═══ Dataset ═══
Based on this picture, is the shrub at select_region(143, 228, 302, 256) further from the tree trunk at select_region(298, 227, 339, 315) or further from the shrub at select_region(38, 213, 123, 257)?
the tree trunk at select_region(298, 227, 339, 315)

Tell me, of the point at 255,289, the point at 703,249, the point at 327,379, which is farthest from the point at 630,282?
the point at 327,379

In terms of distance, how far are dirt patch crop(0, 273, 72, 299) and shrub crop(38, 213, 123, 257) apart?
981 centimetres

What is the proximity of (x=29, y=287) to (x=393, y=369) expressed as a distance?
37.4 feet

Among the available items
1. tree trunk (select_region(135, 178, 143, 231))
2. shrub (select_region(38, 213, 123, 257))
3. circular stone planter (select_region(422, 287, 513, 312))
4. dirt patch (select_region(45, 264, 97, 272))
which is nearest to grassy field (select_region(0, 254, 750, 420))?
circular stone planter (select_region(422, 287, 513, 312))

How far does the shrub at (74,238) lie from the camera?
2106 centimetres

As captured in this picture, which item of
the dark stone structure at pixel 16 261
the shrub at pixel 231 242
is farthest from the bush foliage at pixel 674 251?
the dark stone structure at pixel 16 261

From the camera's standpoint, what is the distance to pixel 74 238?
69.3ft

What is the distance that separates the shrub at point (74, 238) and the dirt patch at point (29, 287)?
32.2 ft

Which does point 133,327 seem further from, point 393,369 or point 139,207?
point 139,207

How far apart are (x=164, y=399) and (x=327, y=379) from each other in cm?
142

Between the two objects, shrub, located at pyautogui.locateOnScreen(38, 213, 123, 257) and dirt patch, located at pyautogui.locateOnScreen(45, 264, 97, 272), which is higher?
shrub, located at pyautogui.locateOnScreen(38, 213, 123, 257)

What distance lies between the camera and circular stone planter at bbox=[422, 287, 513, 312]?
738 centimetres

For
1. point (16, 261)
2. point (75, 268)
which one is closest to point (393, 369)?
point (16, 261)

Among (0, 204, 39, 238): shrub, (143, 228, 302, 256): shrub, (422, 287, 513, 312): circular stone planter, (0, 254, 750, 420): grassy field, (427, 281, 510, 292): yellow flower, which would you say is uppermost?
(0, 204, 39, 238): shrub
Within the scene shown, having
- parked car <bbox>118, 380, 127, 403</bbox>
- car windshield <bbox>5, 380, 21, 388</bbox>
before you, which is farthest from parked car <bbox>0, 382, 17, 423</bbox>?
═══
Stated goal: Copy out the lines from the one containing "How far does" through the end of the entries, reproducing each line without any change.

Written solution:
How far does the shrub at (74,238) lie from the camera?
2106 centimetres

As captured in this picture, which item of
the dark stone structure at pixel 16 261
the shrub at pixel 231 242
is farthest from the bush foliage at pixel 674 251?
the dark stone structure at pixel 16 261

From the camera's standpoint, what is the distance to pixel 74 238?
69.3ft

What is the distance that separates the shrub at point (74, 238) and the dirt patch at point (29, 287)?
32.2 ft

Which does point 133,327 seem further from, point 393,369 or point 139,207?
point 139,207

How far apart are (x=164, y=399) and (x=327, y=379) from each other in cm?
142

Between the two objects, shrub, located at pyautogui.locateOnScreen(38, 213, 123, 257) and dirt patch, located at pyautogui.locateOnScreen(45, 264, 97, 272), which is higher?
shrub, located at pyautogui.locateOnScreen(38, 213, 123, 257)

What distance lies between the camera and circular stone planter at bbox=[422, 287, 513, 312]?
738 centimetres

For
1. point (16, 261)
2. point (75, 268)
which one is closest to point (393, 369)?
point (16, 261)

Among (0, 204, 39, 238): shrub, (143, 228, 302, 256): shrub, (422, 287, 513, 312): circular stone planter, (0, 254, 750, 420): grassy field, (427, 281, 510, 292): yellow flower, which would you say is uppermost?
(0, 204, 39, 238): shrub
Within the scene shown, having
- parked car <bbox>118, 380, 127, 403</bbox>
- car windshield <bbox>5, 380, 21, 388</bbox>
before you, which is farthest from parked car <bbox>0, 382, 17, 423</bbox>?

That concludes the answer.